Review by Vince Leigh
Perth-based act Jamaica Scream has just released Mad For You, a rock track comprised of a number of disparate elements that all help in creating a worthwhile listening experience.
It begins rather sedately, a laidback groove that establishes the pulse that continues throughout. Dom Muscadere’s low-tone cadences also help in steering the track clear of any typical rock histrionics.
The temperature increases as we get to the chorus. As one would expect of this genre, however, it is quite restrained, considering, no doubt, Muscadere’s vocal capabilities.
The production holds it all together, pitting the mostly organic textures against a smattering of string-like infusions and harnessing some decent performances to provide a full and energetic soundscape.
The song is more concerned with establishing a mood, a mindset, judging by Muscadere’s intentions—it’s ostensibly an anti-drug song—and it does this quite well.
And about those intentions; they are indeed quite weighty. As Muscadere has said, ‘The purpose of the song and the message is simply to convey; don’t do drugs’. Fair enough. Despite this conscionable attitude, these ambitions are not realised with an equal amount of clarity.

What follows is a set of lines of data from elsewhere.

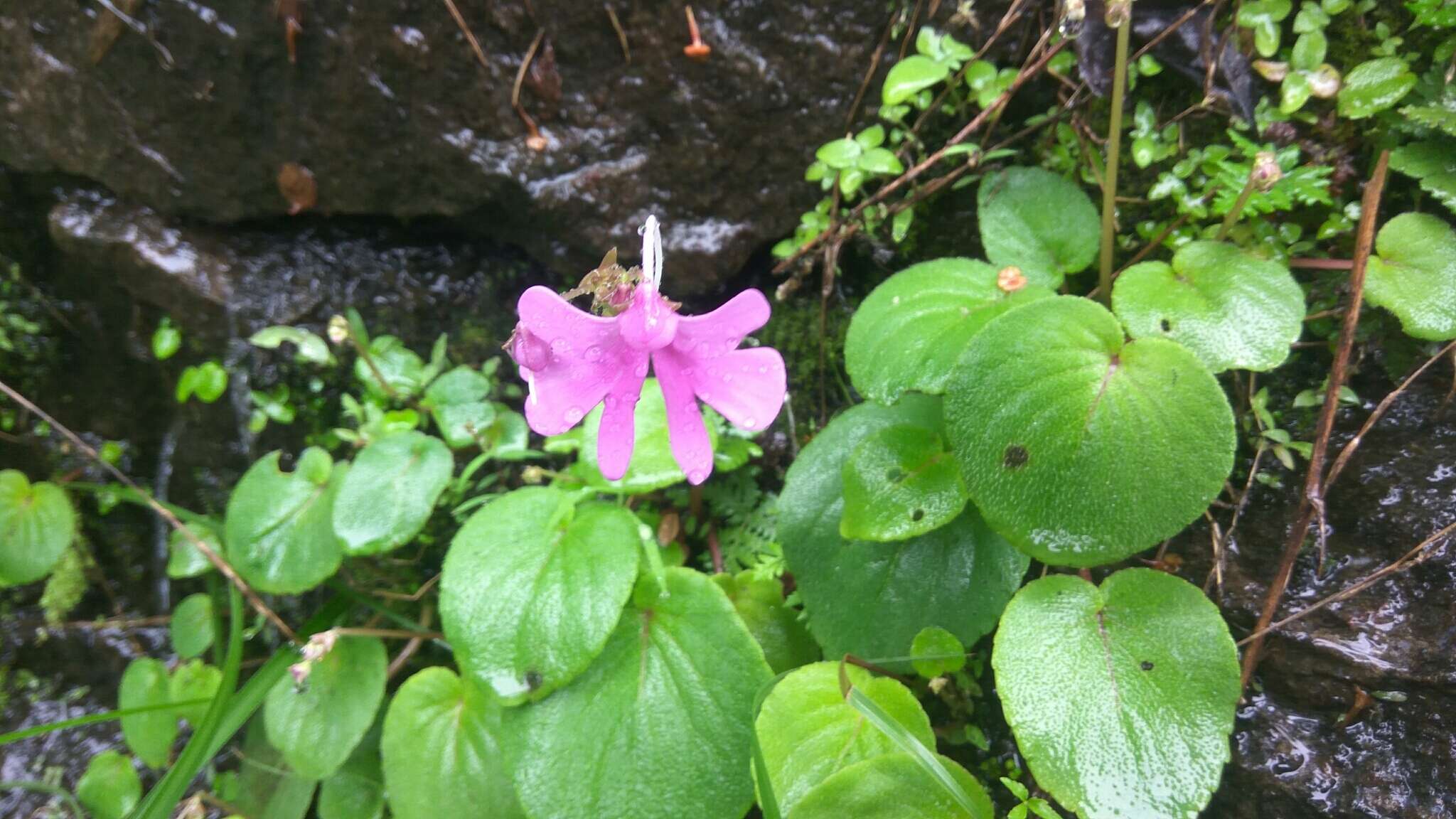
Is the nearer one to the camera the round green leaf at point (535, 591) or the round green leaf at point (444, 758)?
the round green leaf at point (535, 591)

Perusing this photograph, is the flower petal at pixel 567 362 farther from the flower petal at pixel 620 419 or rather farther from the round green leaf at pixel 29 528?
the round green leaf at pixel 29 528

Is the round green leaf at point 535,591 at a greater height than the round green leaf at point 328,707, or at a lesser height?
greater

And that’s not necessarily a bad thing. Blurring lines is good, ambiguity is good also. As much as the writer feels aligned to their cause, their intentions, it doesn’t necessarily mean that the audience will get the scope of it, or perhaps get even an inkling of it. Such is the beauty of art; it remains fluid and obscured to the viewer or listener as the case may be.
In fact, music is abstraction if it’s anything.
By reigning in the intended message of Mad For You, whether by design or not, this facilitates more neutral territory for the listener, therefore opening up the possibilities of the song to those who may not necessarily share the writer’s viewpoint; they might simply like the tune, or they’re reading their own narrative into the lyric.